Ah, I’m back in blog land. The Public Security Bureau (PSB) has tried and generally succeeded in shutting me off the airwaves for quite a while now. Whatever virtual network I used was quickly smote down by the powers that be in Beijing.
The tough censorship in this country is at times infuriating. Strangely I get Facebook messages in my email inbox, but that site as well as so many others (YouTube, Twitter, blogs, many news sites, etc, etc) are banned.
As a journalist operating here there are concerns. Everything I do (including email) is tapped, phone calls 'n all. To illustrate this point, I have the PSB coming to my office from time to time to catch up. The last time they came and discussed recent articles I had written that they'd read. In general they liked them and we discussed them at length. It was only after I left that I clocked the last article we'd be discussing had not even been published yet -- they could only have read it via my email!
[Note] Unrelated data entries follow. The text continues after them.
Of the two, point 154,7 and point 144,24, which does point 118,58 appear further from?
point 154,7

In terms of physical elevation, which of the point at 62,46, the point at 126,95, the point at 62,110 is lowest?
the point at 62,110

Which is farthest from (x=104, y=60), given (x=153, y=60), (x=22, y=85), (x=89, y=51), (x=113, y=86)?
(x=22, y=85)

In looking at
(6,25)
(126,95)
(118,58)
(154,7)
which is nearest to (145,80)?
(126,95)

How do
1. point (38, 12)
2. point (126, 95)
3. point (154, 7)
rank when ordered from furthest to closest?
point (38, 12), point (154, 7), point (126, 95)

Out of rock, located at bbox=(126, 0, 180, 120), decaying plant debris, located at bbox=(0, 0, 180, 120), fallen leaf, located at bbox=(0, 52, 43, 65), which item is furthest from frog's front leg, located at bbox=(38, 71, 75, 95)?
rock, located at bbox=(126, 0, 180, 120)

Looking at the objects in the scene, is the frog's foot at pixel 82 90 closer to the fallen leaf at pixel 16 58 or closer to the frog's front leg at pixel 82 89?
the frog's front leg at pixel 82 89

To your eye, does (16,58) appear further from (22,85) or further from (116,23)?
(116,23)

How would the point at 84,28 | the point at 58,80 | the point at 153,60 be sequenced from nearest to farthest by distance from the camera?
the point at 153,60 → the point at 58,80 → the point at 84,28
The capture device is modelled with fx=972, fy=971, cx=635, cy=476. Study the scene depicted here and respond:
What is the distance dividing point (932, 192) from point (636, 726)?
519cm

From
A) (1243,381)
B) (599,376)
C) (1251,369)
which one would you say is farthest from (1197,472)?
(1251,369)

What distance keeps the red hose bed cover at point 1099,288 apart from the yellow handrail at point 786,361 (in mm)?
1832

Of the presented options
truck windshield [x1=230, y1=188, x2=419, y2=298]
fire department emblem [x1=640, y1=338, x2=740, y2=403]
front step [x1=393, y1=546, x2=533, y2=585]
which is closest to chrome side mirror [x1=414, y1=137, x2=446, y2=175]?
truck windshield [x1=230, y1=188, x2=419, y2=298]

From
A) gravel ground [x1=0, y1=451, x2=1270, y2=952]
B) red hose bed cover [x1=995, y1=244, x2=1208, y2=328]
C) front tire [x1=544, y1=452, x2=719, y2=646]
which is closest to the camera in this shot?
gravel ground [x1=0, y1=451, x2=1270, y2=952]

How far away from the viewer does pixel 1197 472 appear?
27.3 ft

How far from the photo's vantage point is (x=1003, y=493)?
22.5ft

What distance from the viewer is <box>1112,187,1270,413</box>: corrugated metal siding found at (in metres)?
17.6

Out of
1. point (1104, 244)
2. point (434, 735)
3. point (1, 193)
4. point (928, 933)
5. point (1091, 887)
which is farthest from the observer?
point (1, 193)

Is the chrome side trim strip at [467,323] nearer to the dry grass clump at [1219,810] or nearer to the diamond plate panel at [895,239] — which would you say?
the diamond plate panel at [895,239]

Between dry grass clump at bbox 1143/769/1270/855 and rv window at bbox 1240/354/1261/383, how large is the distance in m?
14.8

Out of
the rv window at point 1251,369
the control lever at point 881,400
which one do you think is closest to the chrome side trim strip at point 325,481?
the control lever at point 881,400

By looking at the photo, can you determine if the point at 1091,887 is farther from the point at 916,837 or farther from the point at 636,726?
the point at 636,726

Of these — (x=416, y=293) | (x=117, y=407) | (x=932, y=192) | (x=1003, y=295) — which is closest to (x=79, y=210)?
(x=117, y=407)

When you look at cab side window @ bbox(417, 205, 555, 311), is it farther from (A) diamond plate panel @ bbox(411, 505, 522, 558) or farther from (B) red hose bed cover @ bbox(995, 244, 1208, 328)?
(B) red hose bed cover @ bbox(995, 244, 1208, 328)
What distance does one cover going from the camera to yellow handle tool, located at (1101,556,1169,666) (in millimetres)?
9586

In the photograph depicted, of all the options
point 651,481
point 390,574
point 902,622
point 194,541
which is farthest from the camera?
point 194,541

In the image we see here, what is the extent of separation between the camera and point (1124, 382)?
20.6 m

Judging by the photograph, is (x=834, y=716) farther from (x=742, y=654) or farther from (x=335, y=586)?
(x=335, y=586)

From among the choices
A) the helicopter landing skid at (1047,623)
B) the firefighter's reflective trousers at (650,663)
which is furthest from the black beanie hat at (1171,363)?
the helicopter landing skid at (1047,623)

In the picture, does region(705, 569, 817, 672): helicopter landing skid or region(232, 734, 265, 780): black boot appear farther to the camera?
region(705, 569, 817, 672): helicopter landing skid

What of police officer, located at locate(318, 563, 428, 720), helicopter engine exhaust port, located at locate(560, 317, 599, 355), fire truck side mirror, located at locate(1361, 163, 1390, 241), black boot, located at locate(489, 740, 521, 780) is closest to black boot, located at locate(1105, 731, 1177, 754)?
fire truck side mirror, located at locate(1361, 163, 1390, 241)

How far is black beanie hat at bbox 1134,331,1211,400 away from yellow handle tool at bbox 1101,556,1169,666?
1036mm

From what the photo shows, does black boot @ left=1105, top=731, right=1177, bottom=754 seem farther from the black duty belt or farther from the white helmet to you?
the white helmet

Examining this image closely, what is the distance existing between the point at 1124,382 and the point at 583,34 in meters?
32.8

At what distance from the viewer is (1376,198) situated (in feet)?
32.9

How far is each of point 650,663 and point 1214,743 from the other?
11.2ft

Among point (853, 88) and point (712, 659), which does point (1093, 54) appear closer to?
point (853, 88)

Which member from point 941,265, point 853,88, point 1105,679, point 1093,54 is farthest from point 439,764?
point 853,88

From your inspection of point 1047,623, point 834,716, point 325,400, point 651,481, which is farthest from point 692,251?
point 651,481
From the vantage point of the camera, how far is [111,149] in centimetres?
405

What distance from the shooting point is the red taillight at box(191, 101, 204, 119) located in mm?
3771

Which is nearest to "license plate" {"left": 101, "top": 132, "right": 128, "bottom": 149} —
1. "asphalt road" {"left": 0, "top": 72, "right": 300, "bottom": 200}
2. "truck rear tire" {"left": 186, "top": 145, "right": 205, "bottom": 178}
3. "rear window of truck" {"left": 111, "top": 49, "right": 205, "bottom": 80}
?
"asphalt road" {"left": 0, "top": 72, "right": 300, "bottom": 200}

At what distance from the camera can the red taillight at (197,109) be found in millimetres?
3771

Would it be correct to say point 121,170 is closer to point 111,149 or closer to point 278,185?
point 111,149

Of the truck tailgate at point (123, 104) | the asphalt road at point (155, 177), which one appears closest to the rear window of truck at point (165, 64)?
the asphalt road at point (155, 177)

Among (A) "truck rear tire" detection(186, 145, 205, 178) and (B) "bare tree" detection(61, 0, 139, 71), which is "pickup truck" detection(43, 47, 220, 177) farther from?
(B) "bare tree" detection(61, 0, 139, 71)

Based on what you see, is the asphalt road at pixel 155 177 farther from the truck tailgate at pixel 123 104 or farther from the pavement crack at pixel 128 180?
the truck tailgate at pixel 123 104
Another example of the strange attitude towards journalists here, at a bar the other night I was chatting with a Chinese guy. He was an English teacher and asked what I did. 'I'm a journalist,' I said. Immediately, without a bat of an eyelid, he said, 'Oh, so you're a spy!' I attempted to explain the difference of Western and Chinese media. He was drinking what looked like Limeade. I said that if Beijing says his glass is actually full or red wine, then that is what Chinese journalists will diligently write to their readers where as we in the West would question whether that light green liquid really is red wine. This difference was lost on him.
Anyway, by and large I do keep off controversial subjects up here, but I do find the position of ethnic minorities in China fascinating and have written plenty on this topic and that is contentious. It sounds paranoid, but I have the British Embassy in Beijing on speed dial just in case.
So after a blackout of what seems like ages (a decade ago, no internet would have been no big deal, how times change!) I’m now foot loose and fancy free on the World Wide Web. How? Via the ingenuity of HideIPVPN, genuises who mask my online presence back to Blighty thus circumnavigating the Great Firewall of China. I salute them, thank them and will now return with haste to the wonders of the previously out of reach BBC iPlayer.